--- Task directions ---
Whenever a line of the entries below holds the string "burst", copy that line and return it.

--- Given records ---
+ + + + + + +

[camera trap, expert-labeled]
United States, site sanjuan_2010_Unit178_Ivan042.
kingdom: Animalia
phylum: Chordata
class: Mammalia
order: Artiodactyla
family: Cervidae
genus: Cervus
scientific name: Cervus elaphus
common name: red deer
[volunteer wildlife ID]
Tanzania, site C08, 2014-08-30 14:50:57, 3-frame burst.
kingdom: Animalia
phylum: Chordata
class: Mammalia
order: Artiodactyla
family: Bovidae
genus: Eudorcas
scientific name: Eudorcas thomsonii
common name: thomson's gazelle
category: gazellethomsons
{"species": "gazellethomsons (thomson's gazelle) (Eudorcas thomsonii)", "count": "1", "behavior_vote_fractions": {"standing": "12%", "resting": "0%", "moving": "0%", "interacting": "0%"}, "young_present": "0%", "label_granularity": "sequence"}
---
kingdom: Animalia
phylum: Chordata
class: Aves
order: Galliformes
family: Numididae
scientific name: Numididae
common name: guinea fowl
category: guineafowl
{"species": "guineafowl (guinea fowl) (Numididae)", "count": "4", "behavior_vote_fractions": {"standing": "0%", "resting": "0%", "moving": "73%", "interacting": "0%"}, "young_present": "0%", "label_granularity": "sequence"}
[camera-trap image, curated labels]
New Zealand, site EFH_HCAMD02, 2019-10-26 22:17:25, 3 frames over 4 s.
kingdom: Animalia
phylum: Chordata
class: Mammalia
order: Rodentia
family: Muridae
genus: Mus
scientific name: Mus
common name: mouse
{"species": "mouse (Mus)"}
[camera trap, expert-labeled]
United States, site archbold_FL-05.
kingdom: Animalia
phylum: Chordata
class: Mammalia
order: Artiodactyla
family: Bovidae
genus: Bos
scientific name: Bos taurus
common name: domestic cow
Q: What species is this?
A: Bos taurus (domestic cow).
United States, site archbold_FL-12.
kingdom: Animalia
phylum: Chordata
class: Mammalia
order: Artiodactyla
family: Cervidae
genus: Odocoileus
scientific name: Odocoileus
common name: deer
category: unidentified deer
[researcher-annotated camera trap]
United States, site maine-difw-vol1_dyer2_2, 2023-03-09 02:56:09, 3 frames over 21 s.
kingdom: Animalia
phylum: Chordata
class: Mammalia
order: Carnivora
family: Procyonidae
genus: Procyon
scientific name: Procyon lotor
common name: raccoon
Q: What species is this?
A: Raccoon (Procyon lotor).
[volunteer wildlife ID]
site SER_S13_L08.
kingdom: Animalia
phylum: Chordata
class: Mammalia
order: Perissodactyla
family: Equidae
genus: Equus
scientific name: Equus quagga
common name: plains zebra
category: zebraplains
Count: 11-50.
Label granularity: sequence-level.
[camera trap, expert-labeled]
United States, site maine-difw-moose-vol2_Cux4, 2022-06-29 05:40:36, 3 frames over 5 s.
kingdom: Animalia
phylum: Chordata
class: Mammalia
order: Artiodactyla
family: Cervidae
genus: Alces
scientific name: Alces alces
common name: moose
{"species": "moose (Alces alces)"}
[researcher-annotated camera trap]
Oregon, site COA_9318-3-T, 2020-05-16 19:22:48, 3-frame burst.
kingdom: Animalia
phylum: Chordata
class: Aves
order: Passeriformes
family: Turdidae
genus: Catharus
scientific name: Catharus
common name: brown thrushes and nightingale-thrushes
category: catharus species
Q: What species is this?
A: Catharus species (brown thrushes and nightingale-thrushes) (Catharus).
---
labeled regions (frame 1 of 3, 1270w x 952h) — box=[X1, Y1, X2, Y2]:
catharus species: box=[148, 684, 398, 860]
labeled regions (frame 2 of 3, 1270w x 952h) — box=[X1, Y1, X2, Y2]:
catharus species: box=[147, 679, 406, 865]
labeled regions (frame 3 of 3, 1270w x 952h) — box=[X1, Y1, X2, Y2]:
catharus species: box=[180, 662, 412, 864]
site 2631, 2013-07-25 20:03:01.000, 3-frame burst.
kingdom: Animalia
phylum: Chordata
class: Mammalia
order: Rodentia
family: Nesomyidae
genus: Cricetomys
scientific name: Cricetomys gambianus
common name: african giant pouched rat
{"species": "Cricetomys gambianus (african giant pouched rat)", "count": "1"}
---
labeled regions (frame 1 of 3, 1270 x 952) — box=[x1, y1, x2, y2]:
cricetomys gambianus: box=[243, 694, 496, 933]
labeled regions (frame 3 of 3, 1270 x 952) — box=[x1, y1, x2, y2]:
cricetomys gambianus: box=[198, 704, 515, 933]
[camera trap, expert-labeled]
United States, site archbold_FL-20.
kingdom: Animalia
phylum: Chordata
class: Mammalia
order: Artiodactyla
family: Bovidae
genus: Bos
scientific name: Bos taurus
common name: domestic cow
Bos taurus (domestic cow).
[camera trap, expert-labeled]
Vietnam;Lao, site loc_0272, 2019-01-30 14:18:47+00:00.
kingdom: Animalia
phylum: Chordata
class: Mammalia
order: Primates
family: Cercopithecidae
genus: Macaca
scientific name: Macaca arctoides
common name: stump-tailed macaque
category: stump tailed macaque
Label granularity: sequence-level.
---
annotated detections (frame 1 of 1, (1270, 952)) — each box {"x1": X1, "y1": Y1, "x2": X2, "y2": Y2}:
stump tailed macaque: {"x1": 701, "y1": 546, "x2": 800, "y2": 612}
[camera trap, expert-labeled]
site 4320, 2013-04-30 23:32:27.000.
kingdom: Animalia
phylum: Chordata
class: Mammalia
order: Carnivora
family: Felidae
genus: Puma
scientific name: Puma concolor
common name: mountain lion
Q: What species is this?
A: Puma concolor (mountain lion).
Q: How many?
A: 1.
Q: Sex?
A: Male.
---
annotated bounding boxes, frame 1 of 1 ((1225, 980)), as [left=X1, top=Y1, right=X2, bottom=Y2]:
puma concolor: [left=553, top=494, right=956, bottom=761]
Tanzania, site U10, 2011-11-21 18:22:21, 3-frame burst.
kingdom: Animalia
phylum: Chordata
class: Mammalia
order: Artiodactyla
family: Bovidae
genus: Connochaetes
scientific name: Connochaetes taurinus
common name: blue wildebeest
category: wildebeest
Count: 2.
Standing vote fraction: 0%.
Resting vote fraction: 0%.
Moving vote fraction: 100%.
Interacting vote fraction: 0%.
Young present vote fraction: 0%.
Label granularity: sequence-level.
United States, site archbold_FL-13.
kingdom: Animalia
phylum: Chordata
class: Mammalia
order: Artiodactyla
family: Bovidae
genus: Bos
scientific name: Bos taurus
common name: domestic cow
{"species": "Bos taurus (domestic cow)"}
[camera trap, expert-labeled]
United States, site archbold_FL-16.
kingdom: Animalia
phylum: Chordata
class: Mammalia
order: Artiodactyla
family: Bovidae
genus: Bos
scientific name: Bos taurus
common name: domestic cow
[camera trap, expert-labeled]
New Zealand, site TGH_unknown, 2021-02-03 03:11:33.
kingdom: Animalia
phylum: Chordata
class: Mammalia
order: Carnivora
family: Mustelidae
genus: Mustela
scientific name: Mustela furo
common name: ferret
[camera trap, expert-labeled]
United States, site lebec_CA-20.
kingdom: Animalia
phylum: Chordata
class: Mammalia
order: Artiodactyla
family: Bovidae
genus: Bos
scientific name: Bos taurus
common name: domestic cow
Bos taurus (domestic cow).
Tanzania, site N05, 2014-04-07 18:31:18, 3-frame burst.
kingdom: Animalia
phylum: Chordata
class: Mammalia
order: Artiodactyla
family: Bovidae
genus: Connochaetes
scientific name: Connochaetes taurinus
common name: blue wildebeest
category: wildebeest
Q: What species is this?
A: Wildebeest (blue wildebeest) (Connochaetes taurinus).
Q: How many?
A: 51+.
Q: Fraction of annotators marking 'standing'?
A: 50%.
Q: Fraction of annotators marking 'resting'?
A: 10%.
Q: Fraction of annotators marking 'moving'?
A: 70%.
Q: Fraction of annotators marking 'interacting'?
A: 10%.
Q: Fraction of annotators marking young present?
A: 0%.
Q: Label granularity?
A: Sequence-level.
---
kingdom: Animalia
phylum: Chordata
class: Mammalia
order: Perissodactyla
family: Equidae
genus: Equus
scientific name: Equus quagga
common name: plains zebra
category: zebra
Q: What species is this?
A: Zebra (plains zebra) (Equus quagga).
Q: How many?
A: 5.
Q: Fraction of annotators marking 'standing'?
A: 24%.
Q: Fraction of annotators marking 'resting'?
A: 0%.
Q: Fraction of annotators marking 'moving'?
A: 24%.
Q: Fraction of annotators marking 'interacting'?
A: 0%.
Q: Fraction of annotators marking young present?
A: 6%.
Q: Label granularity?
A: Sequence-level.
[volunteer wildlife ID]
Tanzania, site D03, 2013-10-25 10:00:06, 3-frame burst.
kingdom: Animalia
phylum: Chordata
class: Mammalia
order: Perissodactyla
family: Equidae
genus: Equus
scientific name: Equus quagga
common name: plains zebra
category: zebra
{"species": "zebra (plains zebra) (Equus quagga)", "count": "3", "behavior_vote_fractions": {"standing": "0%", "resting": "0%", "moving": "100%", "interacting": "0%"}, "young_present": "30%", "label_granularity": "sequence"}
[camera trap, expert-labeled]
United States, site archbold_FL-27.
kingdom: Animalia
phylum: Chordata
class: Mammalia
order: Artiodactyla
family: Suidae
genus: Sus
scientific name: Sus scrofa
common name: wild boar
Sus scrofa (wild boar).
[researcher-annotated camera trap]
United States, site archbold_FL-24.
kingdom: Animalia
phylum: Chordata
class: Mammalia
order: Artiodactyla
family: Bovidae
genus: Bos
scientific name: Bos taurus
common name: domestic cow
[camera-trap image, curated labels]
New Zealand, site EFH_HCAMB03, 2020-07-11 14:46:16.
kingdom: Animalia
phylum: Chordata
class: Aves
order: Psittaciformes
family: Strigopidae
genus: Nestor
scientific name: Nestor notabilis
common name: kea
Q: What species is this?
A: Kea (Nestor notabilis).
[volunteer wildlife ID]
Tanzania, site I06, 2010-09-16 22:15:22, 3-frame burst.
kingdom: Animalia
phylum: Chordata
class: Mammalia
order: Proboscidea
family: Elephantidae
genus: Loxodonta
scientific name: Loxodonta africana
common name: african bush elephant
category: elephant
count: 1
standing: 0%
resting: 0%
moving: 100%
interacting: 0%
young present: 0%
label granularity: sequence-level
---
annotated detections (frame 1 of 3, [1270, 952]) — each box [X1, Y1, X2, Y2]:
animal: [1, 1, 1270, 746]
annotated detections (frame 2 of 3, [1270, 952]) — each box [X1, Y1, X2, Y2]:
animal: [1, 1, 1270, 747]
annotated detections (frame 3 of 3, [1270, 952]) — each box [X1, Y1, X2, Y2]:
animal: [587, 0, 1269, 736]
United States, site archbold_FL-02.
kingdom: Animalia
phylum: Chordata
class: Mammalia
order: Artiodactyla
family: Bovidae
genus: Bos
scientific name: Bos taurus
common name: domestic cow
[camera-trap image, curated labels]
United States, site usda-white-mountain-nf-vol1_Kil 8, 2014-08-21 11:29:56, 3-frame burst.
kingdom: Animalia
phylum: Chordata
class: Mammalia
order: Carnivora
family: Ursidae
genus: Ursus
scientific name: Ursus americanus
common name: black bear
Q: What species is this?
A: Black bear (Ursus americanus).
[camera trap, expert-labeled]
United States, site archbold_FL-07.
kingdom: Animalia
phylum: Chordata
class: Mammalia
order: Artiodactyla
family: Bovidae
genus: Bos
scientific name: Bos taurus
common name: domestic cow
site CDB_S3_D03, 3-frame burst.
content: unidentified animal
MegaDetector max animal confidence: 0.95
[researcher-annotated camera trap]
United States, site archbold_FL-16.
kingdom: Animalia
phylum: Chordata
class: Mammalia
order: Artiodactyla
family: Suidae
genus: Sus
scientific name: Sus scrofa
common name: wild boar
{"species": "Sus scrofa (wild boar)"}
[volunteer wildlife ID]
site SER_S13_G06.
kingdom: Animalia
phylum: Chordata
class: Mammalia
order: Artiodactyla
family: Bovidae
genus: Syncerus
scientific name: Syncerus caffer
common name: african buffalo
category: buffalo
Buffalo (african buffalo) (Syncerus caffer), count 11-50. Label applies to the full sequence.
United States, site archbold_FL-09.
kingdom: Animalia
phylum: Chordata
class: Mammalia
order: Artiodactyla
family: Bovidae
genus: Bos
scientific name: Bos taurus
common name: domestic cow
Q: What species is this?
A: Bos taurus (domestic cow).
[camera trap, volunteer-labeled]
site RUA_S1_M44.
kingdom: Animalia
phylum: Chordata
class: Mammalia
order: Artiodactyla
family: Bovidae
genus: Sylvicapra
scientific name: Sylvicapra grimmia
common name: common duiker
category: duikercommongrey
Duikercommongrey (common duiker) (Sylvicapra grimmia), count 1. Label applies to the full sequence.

+ + + + + + +

--- Response ---
Tanzania, site C08, 2014-08-30 14:50:57, 3-frame burst.
Oregon, site COA_9318-3-T, 2020-05-16 19:22:48, 3-frame burst.
site 2631, 2013-07-25 20:03:01.000, 3-frame burst.
Tanzania, site U10, 2011-11-21 18:22:21, 3-frame burst.
Tanzania, site N05, 2014-04-07 18:31:18, 3-frame burst.
Tanzania, site D03, 2013-10-25 10:00:06, 3-frame burst.
Tanzania, site I06, 2010-09-16 22:15:22, 3-frame burst.
United States, site usda-white-mountain-nf-vol1_Kil 8, 2014-08-21 11:29:56, 3-frame burst.
site CDB_S3_D03, 3-frame burst.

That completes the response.